WORK INSTRUCTIONS
Print all of the records below word for word, with every line unchanged.

DATA EXTRACT

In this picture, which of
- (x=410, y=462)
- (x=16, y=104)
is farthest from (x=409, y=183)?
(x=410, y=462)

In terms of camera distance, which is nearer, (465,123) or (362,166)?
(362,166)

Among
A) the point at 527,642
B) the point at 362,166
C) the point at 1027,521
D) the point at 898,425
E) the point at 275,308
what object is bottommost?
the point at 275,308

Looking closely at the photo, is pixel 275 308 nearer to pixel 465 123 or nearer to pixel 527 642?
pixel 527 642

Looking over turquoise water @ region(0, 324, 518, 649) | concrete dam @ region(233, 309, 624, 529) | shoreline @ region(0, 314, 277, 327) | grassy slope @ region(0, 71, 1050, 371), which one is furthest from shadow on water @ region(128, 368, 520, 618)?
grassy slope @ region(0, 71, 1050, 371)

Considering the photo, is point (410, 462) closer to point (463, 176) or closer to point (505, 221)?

WRITTEN RESPONSE
In this picture, which of
- (x=410, y=462)
- (x=16, y=104)
is farthest from (x=409, y=183)?
(x=410, y=462)

In terms of camera distance, which is nearer, (465,123) or (362,166)?
(362,166)

Among
A) the point at 527,642
B) the point at 362,166
C) the point at 1027,521
D) the point at 898,425
E) the point at 275,308
what object is bottommost?
the point at 275,308

Looking closely at the photo, is pixel 275 308 nearer to pixel 465 123 or nearer to pixel 527 642?
pixel 527 642

Looking over turquoise water @ region(0, 324, 518, 649) | concrete dam @ region(233, 309, 624, 529) | shoreline @ region(0, 314, 277, 327) | grassy slope @ region(0, 71, 1050, 371), which one is furthest from shadow on water @ region(128, 368, 520, 618)?
grassy slope @ region(0, 71, 1050, 371)

Considering the photo, is point (410, 462) closer to point (463, 176) or closer to point (505, 221)?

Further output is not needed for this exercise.